A 44-Point Gulf in A&E Performance

Streeting points to the yawning chasm in current hospital performance as Exhibit A for why radical reform is needed. In urgent and emergency care, for example, the percentage of patients seen within 4 hours in Type 1 A&Es ranges from an impressive 83% in one trust to a dismal 38.2% in another – a staggering 44 percentage point gulf. For the Health Secretary, understanding whether this is due to broader system challenges or individual leadership failings is critical.

We need to understand, in those poorest performing areas, is that because of wider contextual challenges, wider system challenges? And if so, let’s provide the national support in to fix those fundamental problems in the system, so we don’t keep on in that doom loop of underperformance.

– Health Secretary Wes Streeting

Medics Push Back: “Demoralizing” and “Simplistic”

But medical leaders are not convinced, warning that far from motivating improvement, league tables could sap morale in a service already on its knees. Dr Adrian Boyle, President of the Royal College of Emergency Medicine, cautioned that rankings could prove “demoralizing” for staff working flat out in the most challenging of circumstances.

There’s nothing more demoralizing than going to work, busting a gut for your patients, and knowing that despite your best efforts you’re letting them down because you’re not given the tools to do the job, and you’re working in a context where … you’ve got poor leadership.

– Health Secretary Wes Streeting

Other senior NHS figures dismissed the tables as a “blunt” and “overly simplistic” tool that failed to capture the nuances behind performance variation and risked triggering a spiral of decline in struggling organizations branded as “failing.”

No “Rewards for Failure” – But at What Cost?

The uncompromising “no rewards for failure” message may play well with a public weary of headlines about hefty payoffs for leaders who have presided over serious care scandals. But some worry that in appearing to crackdown on “rotten apples,” the government is simply looking for scapegoats while shirking its responsibility to properly fund and support the healers on the frontline. As one trust chair put it: “We’re being asked to run hospitals on a wing and prayer.”

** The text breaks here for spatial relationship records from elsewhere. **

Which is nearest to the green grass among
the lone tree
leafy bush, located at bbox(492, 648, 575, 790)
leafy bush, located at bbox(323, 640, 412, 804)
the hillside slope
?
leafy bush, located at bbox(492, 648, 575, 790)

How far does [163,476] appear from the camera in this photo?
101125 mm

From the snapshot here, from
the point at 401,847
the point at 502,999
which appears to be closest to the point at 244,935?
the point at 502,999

Streeting insists this is not a punitive exercise but an “empowering” one aimed at targeting support where it is most needed. By benchmarking performance in a “data-driven” way, he argues, the league tables will identify not just poor performers in need of intervention, but the shining stars from which others can learn best practices.

Where we have poorly performing senior managers, I’ll make no apology for managing those people out … But I also want to recognise that there are some outstanding leaders right across the NHS.

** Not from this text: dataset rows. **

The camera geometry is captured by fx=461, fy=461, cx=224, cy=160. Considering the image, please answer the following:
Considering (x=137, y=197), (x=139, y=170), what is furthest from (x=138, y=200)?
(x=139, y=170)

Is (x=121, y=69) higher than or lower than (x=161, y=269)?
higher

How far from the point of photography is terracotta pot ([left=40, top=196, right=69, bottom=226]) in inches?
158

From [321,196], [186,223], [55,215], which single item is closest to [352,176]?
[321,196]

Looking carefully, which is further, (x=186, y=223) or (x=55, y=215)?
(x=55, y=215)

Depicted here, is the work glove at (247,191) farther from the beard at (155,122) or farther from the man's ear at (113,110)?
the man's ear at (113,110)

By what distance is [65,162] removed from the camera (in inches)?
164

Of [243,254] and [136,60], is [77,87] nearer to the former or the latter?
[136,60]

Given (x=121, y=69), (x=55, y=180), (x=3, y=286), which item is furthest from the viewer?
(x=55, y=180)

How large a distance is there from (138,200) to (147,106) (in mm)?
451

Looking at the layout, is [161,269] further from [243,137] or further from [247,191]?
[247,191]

– Health Secretary Wes Streeting

Tough Love or Toxic Blame Game?

Whether Streeting’s tough love approach will be the bitter pill needed to cure an ailing service remains to be seen. With A&E delays, record waiting lists, overstretched budgets and a growing staffing crisis, the NHS is already on life support after the pummeling of the pandemic. The fear among many on the frontline is that in reaching for a facile managerial fix focused on rooting out “bad apples,” Streeting risks triggering a toxic blame game with demoralizing league tables as its centerpiece – rather than uniting people around the more complex, system-wide solutions the moment demands.

In his speech later today, Streeting will paint his plan as an ambitious blueprint to make the NHS “fighting fit for the future.” But as an anxious service awaits the full details, many will be wondering if naming and shaming is really the morale boost beleaguered hospitals need – or a bitter pill this workforce can actually swallow. The fierce debate is likely only just beginning.